**PROBLEM STATEMENT**
Find every line in the listing below that contains the word "millimetres" and copy each of those lines in full.

**RECORDS PROVIDED**
◇ ◇ ◇ ◇ ◇ ◇ ◇

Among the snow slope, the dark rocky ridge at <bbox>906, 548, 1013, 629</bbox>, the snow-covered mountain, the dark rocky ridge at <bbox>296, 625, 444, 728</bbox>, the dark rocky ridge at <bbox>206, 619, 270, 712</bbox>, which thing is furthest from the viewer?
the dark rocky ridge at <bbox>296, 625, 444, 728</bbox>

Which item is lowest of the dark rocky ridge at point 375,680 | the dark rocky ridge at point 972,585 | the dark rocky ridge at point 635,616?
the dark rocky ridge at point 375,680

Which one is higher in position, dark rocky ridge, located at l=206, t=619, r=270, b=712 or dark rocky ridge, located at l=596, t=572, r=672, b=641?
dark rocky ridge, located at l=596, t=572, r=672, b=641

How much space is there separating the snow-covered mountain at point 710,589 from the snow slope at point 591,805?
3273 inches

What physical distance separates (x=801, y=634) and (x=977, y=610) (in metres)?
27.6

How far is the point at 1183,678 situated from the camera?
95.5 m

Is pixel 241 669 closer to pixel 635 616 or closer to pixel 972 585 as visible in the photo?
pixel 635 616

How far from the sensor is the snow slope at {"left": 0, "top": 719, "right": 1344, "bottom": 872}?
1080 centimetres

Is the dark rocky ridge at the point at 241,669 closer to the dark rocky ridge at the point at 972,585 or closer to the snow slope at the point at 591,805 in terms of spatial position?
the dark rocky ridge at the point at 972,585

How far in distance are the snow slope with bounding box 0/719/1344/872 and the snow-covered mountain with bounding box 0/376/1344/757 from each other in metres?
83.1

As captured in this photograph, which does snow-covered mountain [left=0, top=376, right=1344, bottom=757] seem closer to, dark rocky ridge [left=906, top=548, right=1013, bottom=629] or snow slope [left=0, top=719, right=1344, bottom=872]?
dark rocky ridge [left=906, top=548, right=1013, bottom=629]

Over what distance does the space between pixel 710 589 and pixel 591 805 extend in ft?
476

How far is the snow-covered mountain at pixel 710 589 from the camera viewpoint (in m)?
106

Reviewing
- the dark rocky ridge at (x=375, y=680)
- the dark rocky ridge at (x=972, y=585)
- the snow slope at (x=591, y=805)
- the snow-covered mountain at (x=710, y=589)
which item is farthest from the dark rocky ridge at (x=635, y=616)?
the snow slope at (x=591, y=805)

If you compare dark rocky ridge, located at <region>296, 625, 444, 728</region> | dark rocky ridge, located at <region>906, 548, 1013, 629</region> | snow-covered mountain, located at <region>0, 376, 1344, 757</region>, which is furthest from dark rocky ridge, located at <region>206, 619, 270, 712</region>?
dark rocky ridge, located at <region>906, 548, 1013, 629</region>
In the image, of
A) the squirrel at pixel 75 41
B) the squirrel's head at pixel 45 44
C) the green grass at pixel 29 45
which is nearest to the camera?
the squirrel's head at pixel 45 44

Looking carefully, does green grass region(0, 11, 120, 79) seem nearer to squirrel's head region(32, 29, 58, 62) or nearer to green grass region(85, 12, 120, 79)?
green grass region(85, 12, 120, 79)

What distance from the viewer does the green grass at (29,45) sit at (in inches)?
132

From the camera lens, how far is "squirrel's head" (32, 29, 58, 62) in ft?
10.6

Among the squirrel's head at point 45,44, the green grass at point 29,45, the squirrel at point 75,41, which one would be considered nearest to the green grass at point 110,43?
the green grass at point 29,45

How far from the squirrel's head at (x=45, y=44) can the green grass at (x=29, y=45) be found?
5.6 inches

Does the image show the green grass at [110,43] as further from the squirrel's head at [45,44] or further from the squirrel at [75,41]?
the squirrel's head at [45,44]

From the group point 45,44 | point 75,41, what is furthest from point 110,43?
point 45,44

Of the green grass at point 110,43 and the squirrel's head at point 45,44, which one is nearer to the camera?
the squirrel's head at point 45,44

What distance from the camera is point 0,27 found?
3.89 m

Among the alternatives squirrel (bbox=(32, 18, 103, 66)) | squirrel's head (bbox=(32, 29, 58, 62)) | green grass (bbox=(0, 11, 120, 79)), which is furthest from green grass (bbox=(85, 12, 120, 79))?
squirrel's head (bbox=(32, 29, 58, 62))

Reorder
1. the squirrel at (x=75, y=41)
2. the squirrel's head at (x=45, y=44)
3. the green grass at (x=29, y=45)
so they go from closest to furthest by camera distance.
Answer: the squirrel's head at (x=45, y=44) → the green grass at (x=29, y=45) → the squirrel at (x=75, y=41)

◇ ◇ ◇ ◇ ◇ ◇ ◇

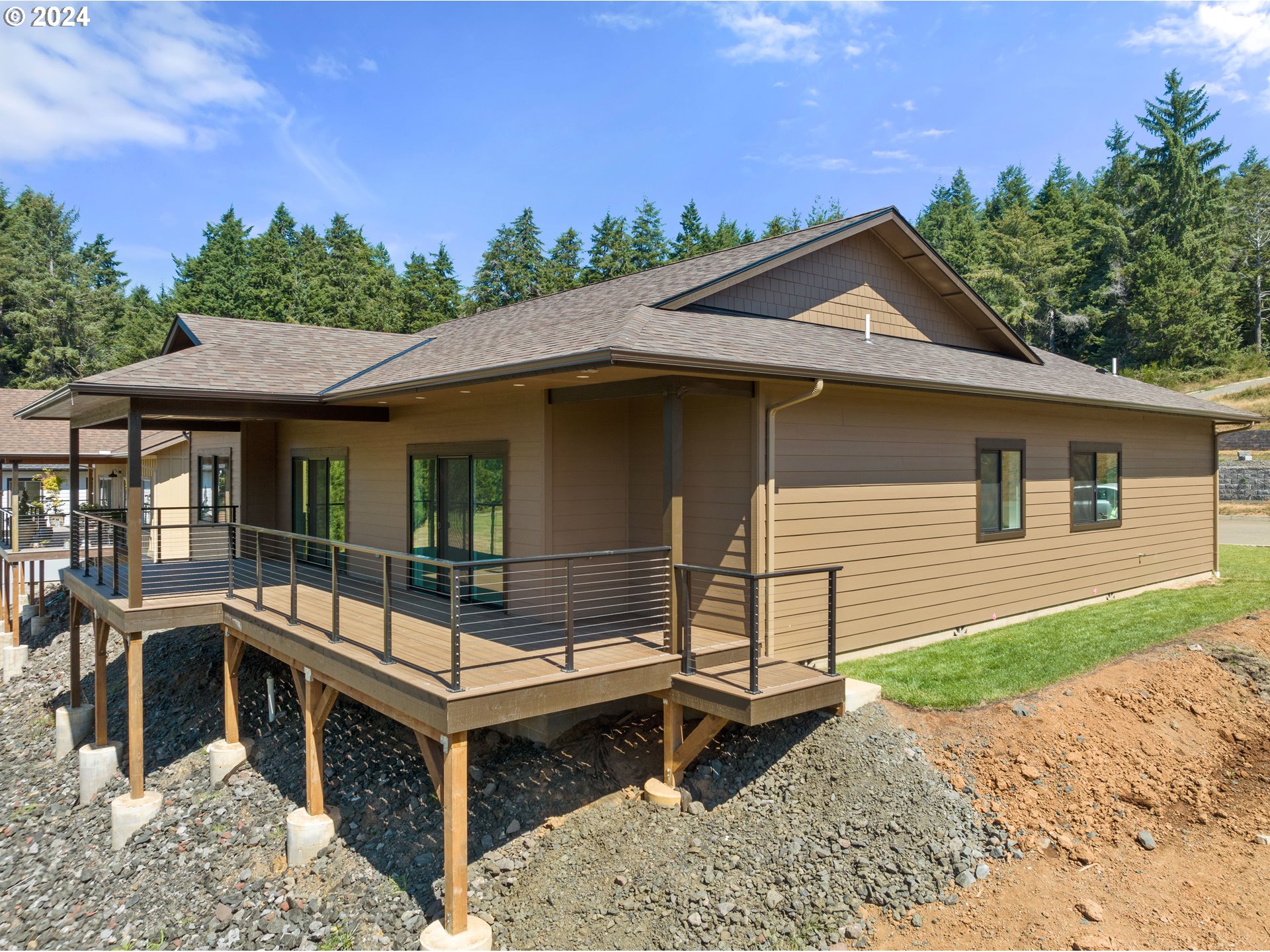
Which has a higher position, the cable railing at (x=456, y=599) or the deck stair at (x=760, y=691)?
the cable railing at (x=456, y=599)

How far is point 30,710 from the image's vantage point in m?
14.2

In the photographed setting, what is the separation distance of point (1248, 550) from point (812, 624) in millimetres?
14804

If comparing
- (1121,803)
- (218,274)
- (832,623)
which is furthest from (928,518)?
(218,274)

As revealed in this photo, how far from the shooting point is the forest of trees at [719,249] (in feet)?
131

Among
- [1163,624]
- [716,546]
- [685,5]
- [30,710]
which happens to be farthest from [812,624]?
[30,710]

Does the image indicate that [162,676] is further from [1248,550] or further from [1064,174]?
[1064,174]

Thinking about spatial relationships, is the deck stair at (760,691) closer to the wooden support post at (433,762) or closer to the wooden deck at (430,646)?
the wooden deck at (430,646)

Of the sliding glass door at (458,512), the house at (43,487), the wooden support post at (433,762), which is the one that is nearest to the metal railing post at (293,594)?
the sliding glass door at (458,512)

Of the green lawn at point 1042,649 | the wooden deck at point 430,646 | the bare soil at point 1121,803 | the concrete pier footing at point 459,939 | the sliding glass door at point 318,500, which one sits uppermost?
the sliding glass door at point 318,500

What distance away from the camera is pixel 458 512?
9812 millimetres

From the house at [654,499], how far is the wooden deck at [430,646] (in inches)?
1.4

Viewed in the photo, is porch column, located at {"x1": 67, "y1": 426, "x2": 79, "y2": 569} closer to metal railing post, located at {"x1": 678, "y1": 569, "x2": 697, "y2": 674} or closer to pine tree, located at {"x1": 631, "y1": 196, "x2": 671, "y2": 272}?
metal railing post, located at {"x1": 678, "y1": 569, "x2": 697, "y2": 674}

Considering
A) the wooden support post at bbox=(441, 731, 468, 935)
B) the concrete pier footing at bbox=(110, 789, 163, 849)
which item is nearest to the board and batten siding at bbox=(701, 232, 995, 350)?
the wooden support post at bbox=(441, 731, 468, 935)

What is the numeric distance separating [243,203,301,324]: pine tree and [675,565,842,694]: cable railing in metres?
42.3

◇ ◇ ◇ ◇ ◇ ◇ ◇

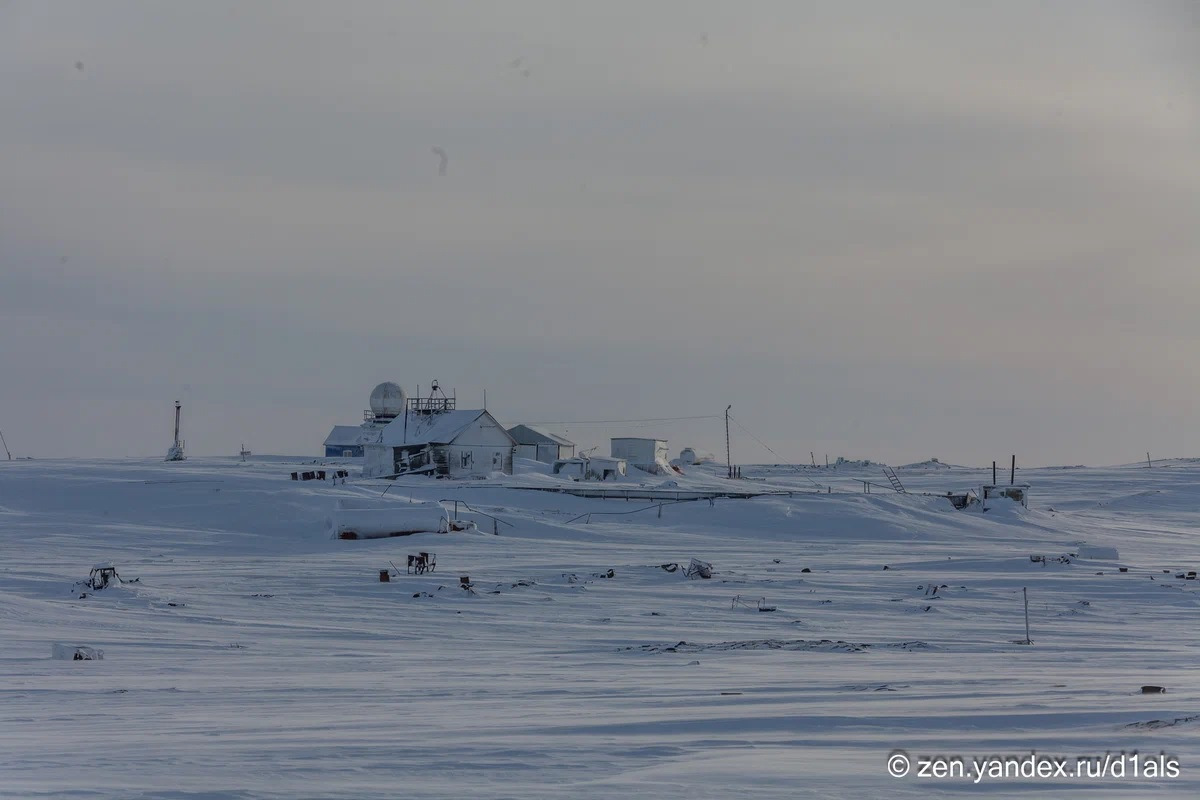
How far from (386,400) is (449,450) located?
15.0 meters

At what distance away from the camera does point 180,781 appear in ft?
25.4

◇ ◇ ◇ ◇ ◇ ◇ ◇

**TASK RESULT**
In the photographed setting, what is the separation distance of point (1248, 550) from point (812, 624) in millimetres?
9812 millimetres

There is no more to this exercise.